▸ **Prova pratica**: Secondo il testo sulla depressione nell'anziano con patologie somatiche, in quale momento si manifesta soprattutto l'astenia?

DEPRESSIONE MASCHERATA E PATOLOGIE SOMATICHE: DIFFICOLTÀ DIAGNOSTICHE
Nell’anziano con patologia somatica la depressione si può manifestare con sintomi atipici con accentuazione o comparsa di nuovi sintomi somatici, o con disturbi comportamentali o psichiatrici. È quindi importante distinguere una sindrome depressiva che si manifesta con una sintomatologia somatica, da una malattia somatica che si accompagna a sintomatologia depressiva. I sintomi somatici con cui si può manifestare una condizione depressiva sono i più svariati e vanno da algie (cefalea cronica, nevralgie, parestesie, dolori muscolari), disturbi gastrointestinali (dolori addominali, dispepsia, aerofagia, stipsi o diarrea, inappetenza), disturbi cardiaci (pseudo-angina, tachicardia, angoscia precordiale), disturbi respiratori (dispnea, sensazione di soffocamento, oppressione respiratoria alla gola o al torace), disturbi del sonno (insonnia, alterazioni del ritmo sonno-veglia), astenia (soprattutto al risveglio mattutino), eccessiva stanchezza nel corso della giornata, disturbi genitourinari (tenesmo vescicale, pollachiuria, algie di varia natura agli organi genitali), problemi di funzionamento o mancanza di desiderio sessuale (Tabella 2).
La diagnosi di depressione nell’anziano con patologie somatiche non è sempre semplice (soprattutto se non ci si pensa) per svariate ragioni sia legate alla malattia che al paziente, ed al medico: i quadri clinici sono spesso atipici, il paziente anziano ha inoltre spesso riluttanza a parlare del suo stato emotivo, con il medico, raramente riferisce i sintomi guida, ma è in grado di descriverli se richiesti e gli specialisti che hanno in cura il paziente per la patologia somatica non sempre fanno attenzione alla sintomatologia depressiva, e tendono ad attribuire la sintomatologia alla patologia somatica e anche se sospettano una depressione non procedono nell’approfondimento diagnostico perché non di loro competenza. Non va dimenticato che anche la polifarmacoterapia e l’assunzione di numerosi farmaci può essere associata ad uno stato depressivo, tra questi ricordiamo alcuni antiipertensivi (propanololo, diuretici, calcio-antagonisti, clonidina, alfametildopa), alcuni psicotropi (neurolettici, benzodiazepine, barbiturici), i corticosteroidi, alcuni analgesici-antinfiammatori (oppiacei, indometacina) e numerosi altri farmaci (tra gli altri digitale, levodopa, amantadina, cimetidina, flunarizina, sulfamidici, etc.).
CONCLUSIONI
La depressione negli anziani con patologie somatiche è una condizione frequente, ma non “normale” che va ricercata e trattata. Non va al contrario alimentato il diffuso atteggiamento “ageistico” che fa coincidere l’invecchiamento e la presenza di malattie somatiche con la depressione e che costituisce uno dei principali ostacoli al suo riconoscimento ed al suo corretto trattamento.
La presenza di depressione nei soggetti anziani con malattie fisiche si associa ad una ulteriore riduzione della capacità funzionale, ed a riduzione della qualità di vita ed è a sua volta un fattore di rischio per la comparsa di nuove malattie e rappresenta un elemento di prognosi negativa per la loro evoluzione.

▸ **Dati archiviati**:
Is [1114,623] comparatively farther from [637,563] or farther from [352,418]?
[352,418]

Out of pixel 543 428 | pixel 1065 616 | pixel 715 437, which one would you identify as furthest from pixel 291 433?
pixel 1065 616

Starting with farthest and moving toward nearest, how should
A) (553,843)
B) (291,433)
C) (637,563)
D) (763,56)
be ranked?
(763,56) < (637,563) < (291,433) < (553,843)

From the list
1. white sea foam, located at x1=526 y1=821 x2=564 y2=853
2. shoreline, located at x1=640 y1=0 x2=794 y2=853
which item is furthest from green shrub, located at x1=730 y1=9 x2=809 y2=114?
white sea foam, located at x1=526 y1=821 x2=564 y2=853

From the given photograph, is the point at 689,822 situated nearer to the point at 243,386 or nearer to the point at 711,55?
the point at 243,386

---

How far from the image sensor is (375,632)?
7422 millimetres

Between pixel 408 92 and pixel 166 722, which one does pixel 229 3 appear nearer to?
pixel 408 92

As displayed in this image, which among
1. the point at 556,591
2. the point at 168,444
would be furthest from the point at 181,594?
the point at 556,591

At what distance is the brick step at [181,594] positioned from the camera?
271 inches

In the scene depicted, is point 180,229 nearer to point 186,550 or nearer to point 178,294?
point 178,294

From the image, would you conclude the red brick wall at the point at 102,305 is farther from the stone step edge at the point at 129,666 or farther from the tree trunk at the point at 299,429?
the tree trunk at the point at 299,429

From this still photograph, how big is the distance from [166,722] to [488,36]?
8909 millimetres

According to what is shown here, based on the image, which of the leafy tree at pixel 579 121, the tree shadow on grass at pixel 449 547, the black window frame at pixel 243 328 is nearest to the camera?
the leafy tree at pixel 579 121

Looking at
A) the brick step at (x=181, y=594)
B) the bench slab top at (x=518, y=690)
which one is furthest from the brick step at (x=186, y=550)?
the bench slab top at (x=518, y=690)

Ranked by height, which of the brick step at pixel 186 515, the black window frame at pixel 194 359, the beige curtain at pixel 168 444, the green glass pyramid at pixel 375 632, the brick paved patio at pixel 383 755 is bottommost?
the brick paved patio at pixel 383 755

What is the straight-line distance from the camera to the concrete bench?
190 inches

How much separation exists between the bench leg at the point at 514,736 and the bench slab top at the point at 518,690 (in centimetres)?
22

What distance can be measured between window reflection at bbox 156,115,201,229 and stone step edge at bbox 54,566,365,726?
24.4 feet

...

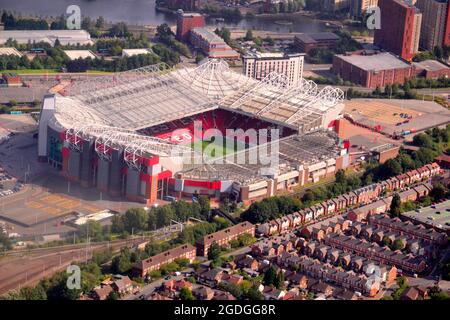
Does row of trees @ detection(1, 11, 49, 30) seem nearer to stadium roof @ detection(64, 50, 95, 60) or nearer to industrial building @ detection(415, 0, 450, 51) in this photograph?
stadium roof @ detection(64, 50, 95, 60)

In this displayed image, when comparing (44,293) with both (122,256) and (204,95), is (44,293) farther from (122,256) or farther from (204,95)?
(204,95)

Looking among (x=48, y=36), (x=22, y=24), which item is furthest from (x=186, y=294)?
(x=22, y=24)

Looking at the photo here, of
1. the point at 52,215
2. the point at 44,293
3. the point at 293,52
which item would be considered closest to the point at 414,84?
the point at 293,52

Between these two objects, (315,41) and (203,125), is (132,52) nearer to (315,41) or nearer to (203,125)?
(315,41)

▸ **Risposta corretta**: Soprattutto al risveglio mattutino.